### ASSIGNED TASK:
Using the records below, write out the line with "Annunci lavoro roma" and each line after it through the final one, exactly, and only those.

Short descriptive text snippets

•••

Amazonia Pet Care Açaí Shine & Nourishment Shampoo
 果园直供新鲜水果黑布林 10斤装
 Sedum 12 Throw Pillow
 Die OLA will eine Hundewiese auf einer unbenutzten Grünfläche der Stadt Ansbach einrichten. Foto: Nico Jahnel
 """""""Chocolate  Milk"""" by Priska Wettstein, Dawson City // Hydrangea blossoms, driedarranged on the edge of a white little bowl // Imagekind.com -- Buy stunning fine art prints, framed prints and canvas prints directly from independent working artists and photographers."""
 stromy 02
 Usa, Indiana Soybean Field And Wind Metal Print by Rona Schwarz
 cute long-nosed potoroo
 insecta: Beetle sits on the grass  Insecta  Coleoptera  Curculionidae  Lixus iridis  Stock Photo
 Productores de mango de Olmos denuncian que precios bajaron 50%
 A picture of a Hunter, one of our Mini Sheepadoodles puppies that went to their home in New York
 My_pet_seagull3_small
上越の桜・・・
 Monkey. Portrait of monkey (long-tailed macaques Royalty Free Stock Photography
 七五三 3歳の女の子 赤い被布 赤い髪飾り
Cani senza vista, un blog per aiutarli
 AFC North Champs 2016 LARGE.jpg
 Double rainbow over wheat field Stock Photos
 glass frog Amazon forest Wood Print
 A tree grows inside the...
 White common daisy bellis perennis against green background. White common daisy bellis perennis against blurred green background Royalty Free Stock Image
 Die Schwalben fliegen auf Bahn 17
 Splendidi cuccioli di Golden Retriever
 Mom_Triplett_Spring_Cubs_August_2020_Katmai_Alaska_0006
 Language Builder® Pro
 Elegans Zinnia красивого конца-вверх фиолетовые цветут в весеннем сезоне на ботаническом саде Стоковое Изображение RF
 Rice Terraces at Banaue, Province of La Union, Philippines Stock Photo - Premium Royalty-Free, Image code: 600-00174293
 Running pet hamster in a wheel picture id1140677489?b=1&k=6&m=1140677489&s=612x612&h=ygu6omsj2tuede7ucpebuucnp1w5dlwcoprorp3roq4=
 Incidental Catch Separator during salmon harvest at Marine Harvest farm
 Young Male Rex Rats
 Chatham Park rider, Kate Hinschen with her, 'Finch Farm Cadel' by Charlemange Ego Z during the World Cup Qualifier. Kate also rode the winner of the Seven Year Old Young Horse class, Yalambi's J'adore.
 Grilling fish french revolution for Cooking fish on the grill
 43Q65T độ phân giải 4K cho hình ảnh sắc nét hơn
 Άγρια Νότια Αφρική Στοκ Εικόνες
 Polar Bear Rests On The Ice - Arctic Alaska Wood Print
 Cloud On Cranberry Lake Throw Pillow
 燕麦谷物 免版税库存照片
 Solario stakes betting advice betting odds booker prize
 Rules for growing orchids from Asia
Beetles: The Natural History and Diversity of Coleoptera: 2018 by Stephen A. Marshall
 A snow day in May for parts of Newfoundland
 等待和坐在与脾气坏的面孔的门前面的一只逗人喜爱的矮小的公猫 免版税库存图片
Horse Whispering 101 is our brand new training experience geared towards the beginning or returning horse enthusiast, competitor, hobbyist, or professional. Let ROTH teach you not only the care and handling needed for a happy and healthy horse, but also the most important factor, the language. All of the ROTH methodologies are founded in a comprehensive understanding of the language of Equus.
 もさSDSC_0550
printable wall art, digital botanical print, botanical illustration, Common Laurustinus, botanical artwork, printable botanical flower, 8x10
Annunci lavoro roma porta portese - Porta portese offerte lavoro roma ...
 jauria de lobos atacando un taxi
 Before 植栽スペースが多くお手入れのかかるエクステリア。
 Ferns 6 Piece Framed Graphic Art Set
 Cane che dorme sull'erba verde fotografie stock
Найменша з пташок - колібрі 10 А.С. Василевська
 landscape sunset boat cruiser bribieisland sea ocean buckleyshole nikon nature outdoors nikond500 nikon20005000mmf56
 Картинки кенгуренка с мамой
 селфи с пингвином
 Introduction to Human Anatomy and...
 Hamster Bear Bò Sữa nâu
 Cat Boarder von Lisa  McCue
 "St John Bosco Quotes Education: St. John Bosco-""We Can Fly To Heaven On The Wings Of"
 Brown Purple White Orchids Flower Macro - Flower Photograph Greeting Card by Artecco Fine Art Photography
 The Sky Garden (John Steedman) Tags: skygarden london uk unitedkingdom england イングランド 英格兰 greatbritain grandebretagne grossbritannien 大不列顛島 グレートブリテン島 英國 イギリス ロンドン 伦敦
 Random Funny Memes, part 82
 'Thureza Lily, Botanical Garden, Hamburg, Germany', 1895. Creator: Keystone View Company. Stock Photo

•••

### EXERCISE RESPONSE:
Annunci lavoro roma porta portese - Porta portese offerte lavoro roma ...
 jauria de lobos atacando un taxi
 Before 植栽スペースが多くお手入れのかかるエクステリア。
 Ferns 6 Piece Framed Graphic Art Set
 Cane che dorme sull'erba verde fotografie stock
Найменша з пташок - колібрі 10 А.С. Василевська
 landscape sunset boat cruiser bribieisland sea ocean buckleyshole nikon nature outdoors nikond500 nikon20005000mmf56
 Картинки кенгуренка с мамой
 селфи с пингвином
 Introduction to Human Anatomy and...
 Hamster Bear Bò Sữa nâu
 Cat Boarder von Lisa  McCue
 "St John Bosco Quotes Education: St. John Bosco-""We Can Fly To Heaven On The Wings Of"
 Brown Purple White Orchids Flower Macro - Flower Photograph Greeting Card by Artecco Fine Art Photography
 The Sky Garden (John Steedman) Tags: skygarden london uk unitedkingdom england イングランド 英格兰 greatbritain grandebretagne grossbritannien 大不列顛島 グレートブリテン島 英國 イギリス ロンドン 伦敦
 Random Funny Memes, part 82
 'Thureza Lily, Botanical Garden, Hamburg, Germany', 1895. Creator: Keystone View Company. Stock Photo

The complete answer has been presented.